The results of the recent gubernatorial elections have provided LDPR and the Communist Party with new political resources. In both parties, they realize that the Kremlin faces a dilemma: either it can allow them greater autonomy, thereby winning a higher degree of loyalty, or it can intimidate the parties so they don’t dare dream of autonomous actions even in the distant future. Since the latter hasn’t occurred, both parties are now trying to use their newly acquired resources to realize the first scenario.

It’s bargaining time now. LDPR and the Communist Party aren’t opposition parties in a strict sense. They don’t fight for power; they just want the share of power with which the Kremlin is willing to part. Right now, it’s not clear to them how much the Kremlin will share, and that’s why they’re making these moves today. LDPR and the Communists know from experience that, if you’ve got any resources for aggressive bargaining, you need to use them, as it will only do you good. And the fact that you then turn around and surrender everything when they finally throw you a bone is a separate story.

The creation of a coalition government isn’t such a terrifying threat, and I think the Kremlin has good reason to dismiss the whole thing. Gubernatorial power in Russia is personalized, and the regions lack a parliamentary system that would allow coalition rule in a strict sense. Additionally, governors are embedded in the power vertical, and no matter their party membership they nevertheless toe the Kremlin line, simply in the interests of their region. The parties could threaten to call people into the streets, and this would be genuinely dangerous for the Kremlin, but they’ve made it clear that they want to work within the system as it is. Still, they have to say something to convince the Kremlin that LDPR and the Communist Party aren’t just empty voids.

The Kremlin can do a lot to “punish” these parties. LDPR is a personalistic party, and any blow to Zhirinovsky could effectively destroy it. On the other hand, the Kremlin could keep LDPR for someone else and remove Zhirinovsky, who knows this is entirely possible (and recognizes that it's the greatest threat he faces). The situation with the Communist Party depends similarly on one man: a very elderly Zyuganov, who needs to prepare a successor. This creates excellent opportunities for meddling by the Kremlin, which we already witnessed in the run-up to the parliamentary elections.

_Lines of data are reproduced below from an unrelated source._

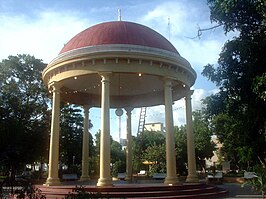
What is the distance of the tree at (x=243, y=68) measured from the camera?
12.2 m

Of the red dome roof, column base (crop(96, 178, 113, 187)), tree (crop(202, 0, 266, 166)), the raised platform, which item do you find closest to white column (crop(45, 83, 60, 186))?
the raised platform

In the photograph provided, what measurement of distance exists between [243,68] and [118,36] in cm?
1058

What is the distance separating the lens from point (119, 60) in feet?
66.5

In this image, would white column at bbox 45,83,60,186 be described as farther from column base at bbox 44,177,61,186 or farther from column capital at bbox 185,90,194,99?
column capital at bbox 185,90,194,99

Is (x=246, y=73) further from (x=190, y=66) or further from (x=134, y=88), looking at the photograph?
(x=134, y=88)

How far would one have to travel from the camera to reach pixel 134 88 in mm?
28547

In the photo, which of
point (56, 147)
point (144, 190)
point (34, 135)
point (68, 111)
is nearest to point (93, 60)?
point (56, 147)

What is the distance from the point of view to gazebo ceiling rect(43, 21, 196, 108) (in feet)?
66.1

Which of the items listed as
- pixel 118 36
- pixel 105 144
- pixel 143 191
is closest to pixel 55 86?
pixel 118 36

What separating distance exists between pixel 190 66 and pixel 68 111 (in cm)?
2735

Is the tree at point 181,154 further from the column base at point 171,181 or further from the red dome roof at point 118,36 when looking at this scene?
the column base at point 171,181

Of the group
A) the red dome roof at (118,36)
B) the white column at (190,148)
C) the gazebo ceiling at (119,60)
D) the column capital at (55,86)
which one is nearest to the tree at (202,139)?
the gazebo ceiling at (119,60)

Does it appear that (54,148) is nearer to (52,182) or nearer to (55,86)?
(52,182)

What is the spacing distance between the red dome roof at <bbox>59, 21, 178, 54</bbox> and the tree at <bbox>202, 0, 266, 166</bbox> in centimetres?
860
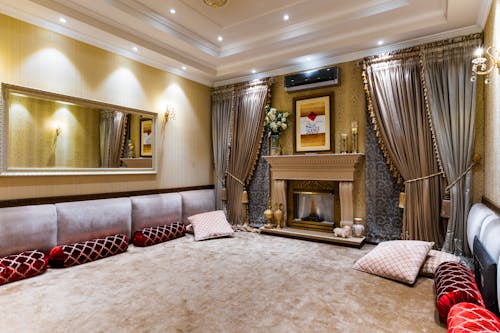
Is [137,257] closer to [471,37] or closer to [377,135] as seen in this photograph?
[377,135]

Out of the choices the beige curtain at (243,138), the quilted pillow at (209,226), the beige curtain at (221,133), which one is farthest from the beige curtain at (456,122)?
the beige curtain at (221,133)

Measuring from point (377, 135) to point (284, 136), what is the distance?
1.55m

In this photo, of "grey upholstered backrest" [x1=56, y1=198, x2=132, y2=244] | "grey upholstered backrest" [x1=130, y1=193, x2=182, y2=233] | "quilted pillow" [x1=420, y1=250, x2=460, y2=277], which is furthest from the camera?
"grey upholstered backrest" [x1=130, y1=193, x2=182, y2=233]

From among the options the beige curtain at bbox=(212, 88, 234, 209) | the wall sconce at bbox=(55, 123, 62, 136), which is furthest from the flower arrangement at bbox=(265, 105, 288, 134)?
the wall sconce at bbox=(55, 123, 62, 136)

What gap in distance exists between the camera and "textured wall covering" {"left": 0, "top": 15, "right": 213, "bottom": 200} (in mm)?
3102

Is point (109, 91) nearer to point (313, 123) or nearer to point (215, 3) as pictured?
point (215, 3)

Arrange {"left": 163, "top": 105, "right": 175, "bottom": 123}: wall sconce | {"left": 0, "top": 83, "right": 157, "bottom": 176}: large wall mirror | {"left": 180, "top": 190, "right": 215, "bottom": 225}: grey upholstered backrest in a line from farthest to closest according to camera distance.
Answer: {"left": 180, "top": 190, "right": 215, "bottom": 225}: grey upholstered backrest < {"left": 163, "top": 105, "right": 175, "bottom": 123}: wall sconce < {"left": 0, "top": 83, "right": 157, "bottom": 176}: large wall mirror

The Kremlin has a powerful arsenal it could use against these two parties, but the Putin administration should realize that it could destroy these parties completely, if its actions are too harsh. Then Russia would be left without any convincing official opposition. Leaks [from the Kremlin] are part of the negotiating tactics. Exchanging remarks through the media is part of how the Kremlin and Russia’s official opposition work out their relations, which now need to be rebuilt, to some degree.